→ TEXT EXCERPT:
My Experience of building Bytebeat player in Zig

(blog.karanjanthe.me)

75 points | by KMJ-007 3 days ago ago

9 comments

  • ww520 4 hours ago

    Arena Allocator is great, especially for periodic frame based allocations, e.g. rendering loop, game loop, request handling, etc. You just reset the arena at the end of every frame. It has the feature to reset and retain the memory allocated underneath. It's just a reset of the arena pointer.

    • bikeshaving 3 hours ago

      I would love to see a blogpost about the advantages of different Zig allocators (page, arena, fixed buffer, more?) and practical use-cases. Right now, I’m just thinking “this is the thing I pass through all my functions,” and it’s usually just the std.heap.page_allocator. Imagine we get to a period where people are writing games, web UIs, servers directly in Zig. I think the way allocators are used is likely to be the most interesting part.

      • mitchellh 2 hours ago

        The answer to this is not Zig specific (and predates Zig). I'm guessing good blog posts exist but I don't have a link handy, sorry. If not, I agree one should be written.

        Don't sleep on the StackFallbackAllocator either, which will try to use a certain amount of stack space first, and only if it overflows that space will it fallback to another allocator (usually the heap but you can specify). This can speed up code a lot when the common case is small values with periodic very large values.

      • throwawaymaths an hour ago

        please remember that the page allocator makes an expensive kernel call on each alloc/free call, so if allocation is frequent you may want at least a bump allocator on top. if you don't mind linking libc, for default use cases, c_allocator might be a better choice, as malloc is a quite battle tested general purpose allocator.

      • im3w1l 2 hours ago

        My thought when reading this, as someone who has never used zig, wouldn't it be easier with a global (thread local) variable? If you don't care you don't touch it. If you you do care you change it and restore it when you are done with whatever you were doing.

  • diek 4 hours ago

    From the description I thought the expression was a function of only 't', and there was no (for instance) accumulation of the previously computed byte. Then in the image I saw the same value of 't' evaluating to different values:

    t=1000: 168 t=1000: 80

    Reading the source: https://github.com/KMJ-007/zigbeat/blob/main/src/evaluator.z...

    It does look like the expression is a pure function of 't', so I can only assume that's a typo.

→ YOUR INSTRUCTIONS:
Transcribe the part of the discussion thread about the Zig Bytebeat player that opens with the words containing "75 points |" and closes with "most interesting part.".

Stored records
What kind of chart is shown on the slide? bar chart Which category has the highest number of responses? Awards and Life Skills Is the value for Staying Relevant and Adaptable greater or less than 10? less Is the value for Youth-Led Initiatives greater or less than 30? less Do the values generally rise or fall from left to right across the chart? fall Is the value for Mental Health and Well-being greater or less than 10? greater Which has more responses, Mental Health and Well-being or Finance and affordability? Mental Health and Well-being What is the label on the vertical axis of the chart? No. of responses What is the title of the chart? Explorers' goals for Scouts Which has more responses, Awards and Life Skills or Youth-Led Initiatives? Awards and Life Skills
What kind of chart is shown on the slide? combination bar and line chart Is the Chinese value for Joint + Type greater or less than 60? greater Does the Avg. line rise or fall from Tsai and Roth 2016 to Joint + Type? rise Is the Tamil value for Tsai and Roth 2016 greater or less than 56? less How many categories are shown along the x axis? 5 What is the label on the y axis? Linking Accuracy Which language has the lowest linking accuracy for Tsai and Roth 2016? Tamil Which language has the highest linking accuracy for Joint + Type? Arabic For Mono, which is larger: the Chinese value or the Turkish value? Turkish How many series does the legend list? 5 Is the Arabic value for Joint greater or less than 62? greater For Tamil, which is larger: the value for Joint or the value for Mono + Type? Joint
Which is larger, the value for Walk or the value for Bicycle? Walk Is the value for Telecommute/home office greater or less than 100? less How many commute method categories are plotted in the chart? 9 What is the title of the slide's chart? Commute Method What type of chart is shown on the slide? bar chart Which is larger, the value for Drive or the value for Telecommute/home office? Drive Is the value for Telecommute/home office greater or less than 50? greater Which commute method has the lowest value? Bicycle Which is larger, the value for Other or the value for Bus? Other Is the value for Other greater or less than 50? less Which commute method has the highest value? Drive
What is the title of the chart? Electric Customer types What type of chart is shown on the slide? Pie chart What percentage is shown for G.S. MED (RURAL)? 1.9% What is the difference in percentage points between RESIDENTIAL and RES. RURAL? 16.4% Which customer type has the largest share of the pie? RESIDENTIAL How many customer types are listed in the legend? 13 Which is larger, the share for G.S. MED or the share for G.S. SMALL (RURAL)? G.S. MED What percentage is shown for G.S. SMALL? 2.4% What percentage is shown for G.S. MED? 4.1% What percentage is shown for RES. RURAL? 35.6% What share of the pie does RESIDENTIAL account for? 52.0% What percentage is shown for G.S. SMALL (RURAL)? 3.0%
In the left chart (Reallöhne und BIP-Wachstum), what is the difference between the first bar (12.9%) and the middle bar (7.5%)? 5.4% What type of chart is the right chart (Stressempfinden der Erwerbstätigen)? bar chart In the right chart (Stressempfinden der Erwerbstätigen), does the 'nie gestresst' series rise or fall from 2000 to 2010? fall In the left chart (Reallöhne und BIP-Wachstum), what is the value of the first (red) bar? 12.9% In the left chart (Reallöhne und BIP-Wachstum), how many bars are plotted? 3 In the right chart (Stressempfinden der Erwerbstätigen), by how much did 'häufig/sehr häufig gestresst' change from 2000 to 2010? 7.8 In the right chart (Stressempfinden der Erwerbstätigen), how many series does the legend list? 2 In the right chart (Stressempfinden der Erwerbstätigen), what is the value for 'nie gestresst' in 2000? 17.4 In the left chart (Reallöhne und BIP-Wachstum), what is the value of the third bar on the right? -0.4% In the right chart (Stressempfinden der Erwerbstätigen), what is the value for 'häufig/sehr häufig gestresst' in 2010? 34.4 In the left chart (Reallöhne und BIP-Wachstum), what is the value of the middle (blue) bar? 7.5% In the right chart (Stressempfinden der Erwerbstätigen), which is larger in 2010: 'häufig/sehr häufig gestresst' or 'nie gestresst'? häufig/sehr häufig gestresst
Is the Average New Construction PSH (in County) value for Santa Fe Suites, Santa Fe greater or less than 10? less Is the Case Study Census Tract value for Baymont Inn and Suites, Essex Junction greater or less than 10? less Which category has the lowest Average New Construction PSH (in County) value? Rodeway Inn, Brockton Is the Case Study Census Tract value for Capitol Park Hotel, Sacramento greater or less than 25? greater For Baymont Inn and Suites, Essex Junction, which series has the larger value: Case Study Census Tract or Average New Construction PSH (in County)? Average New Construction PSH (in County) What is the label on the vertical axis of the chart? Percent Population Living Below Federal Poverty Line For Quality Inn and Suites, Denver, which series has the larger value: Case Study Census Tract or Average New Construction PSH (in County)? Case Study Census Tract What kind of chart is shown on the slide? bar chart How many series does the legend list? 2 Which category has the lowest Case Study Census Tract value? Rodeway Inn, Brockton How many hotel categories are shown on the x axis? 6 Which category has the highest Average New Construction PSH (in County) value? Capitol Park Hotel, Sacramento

→ TASK OUTPUT:
75 points | by KMJ-007 3 days ago ago

9 comments

  • ww520 4 hours ago

    Arena Allocator is great, especially for periodic frame based allocations, e.g. rendering loop, game loop, request handling, etc. You just reset the arena at the end of every frame. It has the feature to reset and retain the memory allocated underneath. It's just a reset of the arena pointer.

    • bikeshaving 3 hours ago

      I would love to see a blogpost about the advantages of different Zig allocators (page, arena, fixed buffer, more?) and practical use-cases. Right now, I’m just thinking “this is the thing I pass through all my functions,” and it’s usually just the std.heap.page_allocator. Imagine we get to a period where people are writing games, web UIs, servers directly in Zig. I think the way allocators are used is likely to be the most interesting part.